**1. Introduction: (#1)**

**2. Loading Data and Explanation of Features: (#2)**

**3. Exploratory Data Analysis (EDA): (#3)**

**4. Applying Regression Models: (#4)**

**5. CONCLUSION: (#5)**

<a id="1"></a> 
**1. Introduction**

Hello everyone!  In this kernel we will be working on Vehicle dataset from cardekho Dataset . This dataset contains information about used cars listed on www.cardekho.com.
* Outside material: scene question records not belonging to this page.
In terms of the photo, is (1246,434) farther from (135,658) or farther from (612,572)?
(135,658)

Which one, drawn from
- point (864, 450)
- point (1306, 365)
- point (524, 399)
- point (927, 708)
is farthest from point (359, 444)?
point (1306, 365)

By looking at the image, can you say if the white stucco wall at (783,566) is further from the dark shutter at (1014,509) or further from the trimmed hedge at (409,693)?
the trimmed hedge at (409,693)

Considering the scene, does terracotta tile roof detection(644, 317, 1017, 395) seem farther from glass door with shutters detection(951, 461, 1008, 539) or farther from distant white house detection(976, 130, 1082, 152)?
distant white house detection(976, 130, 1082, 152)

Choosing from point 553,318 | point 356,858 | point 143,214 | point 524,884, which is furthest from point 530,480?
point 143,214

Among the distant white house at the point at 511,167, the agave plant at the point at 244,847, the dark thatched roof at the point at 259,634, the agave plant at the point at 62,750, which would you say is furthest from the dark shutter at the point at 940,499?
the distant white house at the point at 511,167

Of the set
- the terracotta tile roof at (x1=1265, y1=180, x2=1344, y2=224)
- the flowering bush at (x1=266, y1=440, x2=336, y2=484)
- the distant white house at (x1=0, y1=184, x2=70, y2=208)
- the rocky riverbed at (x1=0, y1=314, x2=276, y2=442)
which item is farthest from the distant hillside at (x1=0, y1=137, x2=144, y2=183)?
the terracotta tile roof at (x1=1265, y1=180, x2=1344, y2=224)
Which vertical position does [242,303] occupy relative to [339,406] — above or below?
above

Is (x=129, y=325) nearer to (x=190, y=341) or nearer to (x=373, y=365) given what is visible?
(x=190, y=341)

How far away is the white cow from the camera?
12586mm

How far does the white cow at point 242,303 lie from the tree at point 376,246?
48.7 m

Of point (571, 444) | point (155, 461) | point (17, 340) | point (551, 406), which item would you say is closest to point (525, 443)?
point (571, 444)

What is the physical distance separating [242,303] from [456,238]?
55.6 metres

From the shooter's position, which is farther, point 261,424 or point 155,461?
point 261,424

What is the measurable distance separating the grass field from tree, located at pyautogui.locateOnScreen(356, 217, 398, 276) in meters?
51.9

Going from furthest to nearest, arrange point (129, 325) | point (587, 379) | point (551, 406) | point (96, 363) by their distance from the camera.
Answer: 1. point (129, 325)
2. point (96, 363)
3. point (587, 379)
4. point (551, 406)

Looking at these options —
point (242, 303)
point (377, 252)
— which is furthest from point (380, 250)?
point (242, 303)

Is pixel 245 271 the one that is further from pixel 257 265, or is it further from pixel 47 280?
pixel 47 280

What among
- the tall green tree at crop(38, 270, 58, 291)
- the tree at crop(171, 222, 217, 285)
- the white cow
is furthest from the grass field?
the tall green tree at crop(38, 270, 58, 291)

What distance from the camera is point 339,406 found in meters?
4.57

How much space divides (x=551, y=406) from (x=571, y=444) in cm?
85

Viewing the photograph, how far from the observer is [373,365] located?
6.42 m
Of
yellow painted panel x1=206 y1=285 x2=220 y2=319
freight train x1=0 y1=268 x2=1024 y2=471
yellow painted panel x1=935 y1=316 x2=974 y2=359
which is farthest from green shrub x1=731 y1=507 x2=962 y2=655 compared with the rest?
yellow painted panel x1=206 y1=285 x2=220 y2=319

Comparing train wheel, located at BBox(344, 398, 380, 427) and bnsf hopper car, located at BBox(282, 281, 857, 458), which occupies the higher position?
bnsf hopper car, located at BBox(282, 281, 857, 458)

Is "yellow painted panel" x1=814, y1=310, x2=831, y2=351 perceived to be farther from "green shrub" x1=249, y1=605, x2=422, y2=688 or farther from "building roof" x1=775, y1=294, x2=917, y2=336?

We are going to use for finding predictions of price with the use of regression models.

The datasets consist of several  independent variables  include:

* Car_Name
* Year
* Selling_Price
* Present_Price
* Kms_Driven
* Fuel_Type
* Seller_Type
* Transmission
* Owner

We are going to use some of the variables which we need for regression models.

<a id="2"></a> 
**2. Loading Data and Explanation of Features**

In [None]:
import numpy as np # linear algebra
import pandas as pd # data processing, CSV file I/O (e.g. pd.read_csv)
#seaborn
import seaborn as sns
# matplotlib
import matplotlib.pyplot as plt
# ignore warnings
import warnings
warnings.filterwarnings("ignore")
import os
print(os.listdir("../input"))

In [None]:
data=pd.read_csv("../input/car data.csv")
data.head()

In [None]:
data.info()

In [None]:
data.isna().any()

Looks like our data is complete one. There is no NaN values and also feature's types are proper.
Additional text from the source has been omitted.